The Reserve Bank needs to shift from the Grand Old Duke of York approach, marching the official cash rate up to the top of the hill then marching it down again, says economist Rodney Dickens.
He advocates more of an autopilot approach, keeping the OCR close to a neutral level consistent with the country's sustainable growth rate and the medium-term inflation target.
In the post-crisis environment that is probably around the 3 to 3.5 per cent level, he estimates.
Volatility in the cost of debt makes it hard to run a business, Dickens argues in the final of a three-part critique of the monetary policy framework,
"If you had stable interest rates people might be more willing to take risks."
Since 2002 the Reserve Bank's mandate has been not only to keep inflation in the 1 to 3 per cent range over the medium term but also, in pursuing that objective, to try to "avoid unnecessary instability in output, interest rates and the exchange rate".
Given the flexibility of a medium-term target range, the bank does not need to fine tune the OCR based on dubious economic growth forecasts or, even worse, reactively hike and cut the OCR in response to outcomes for economic growth, which is what it has largely done since 1989, Dickens says.
Estimating the neutral interest rate is no more difficult, he argues, than tasks the bank already confronts - estimating the potential growth rate based on labour force and productivity growth, or the unemployment rate below which wage inflation becomes problematic.
"There is uncertainty about exactly what the neutral rate is but it is relatively small compared with the range of interest rates we have experienced, with the 90-day bank bill yield swinging from 4.5 to 10 per cent."
A stable interest rate policy would not eliminate the business cycle, Dickens says, but it would reduce the risk of the central bank amplifying it.
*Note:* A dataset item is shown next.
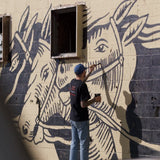 Image of Jess painting a mural on a large brick wall￼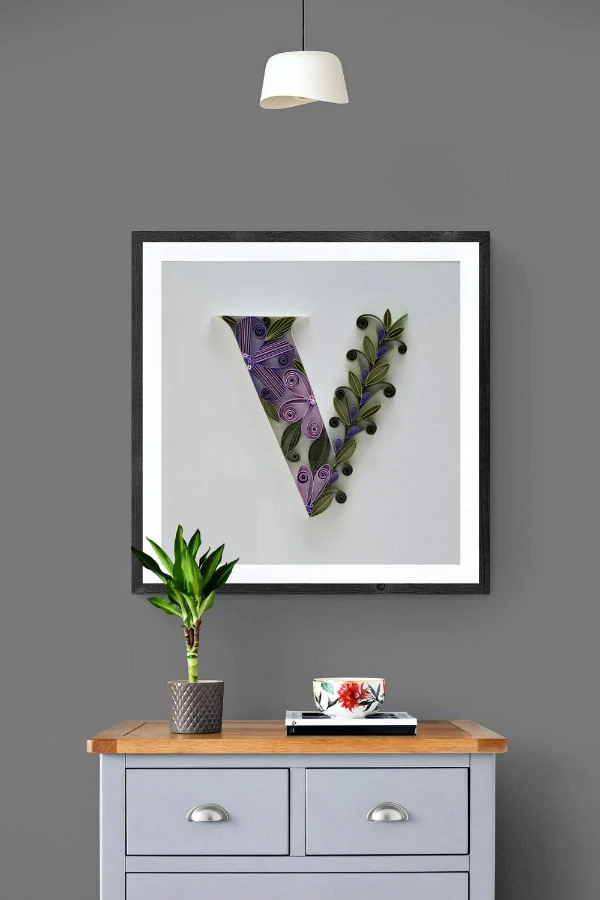 quilled letter V on-edge paper art displayed on wall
Smaller swings in economic output should also mean less volatility for the exchange rate. There is a much closer relationship between the currency and growth differentials than interest rate differentials.
But recent experience with developments in the United States reinforces the point that what happens in New Zealand is only half the story when it comes to the exchange rate, he says.
Dickens acknowledges that the Reserve Bank's policy rate has not been unusually volatile in recent years compared with its peers. The Fed funds rate has also moved by 6 percentage points.
But that does not mean that the conventional approach is the right one. "In the US a massive case can be made for the Greenspan Fed's experiment with low interest rates causing the housing bubble."
The resulting global financial crisis is an event of the magnitude that requires a rethink of where the neutral OCR rate is, but smaller international shocks like the Asian crisis, Sars, 9/11 or the first Gulf war are not.
"When these sorts of shocks arise, overseas central banks and sometimes governments respond to stimulate economic growth, which solves the underlying problem without the reserve bank having to kick the housing market around," Dickens says.
"Cutting the OCR in response to these sorts of international economic shocks does nothing to fix the underlying problems, so why create unnecessary volatility in interest rates and output in the domestic economy?"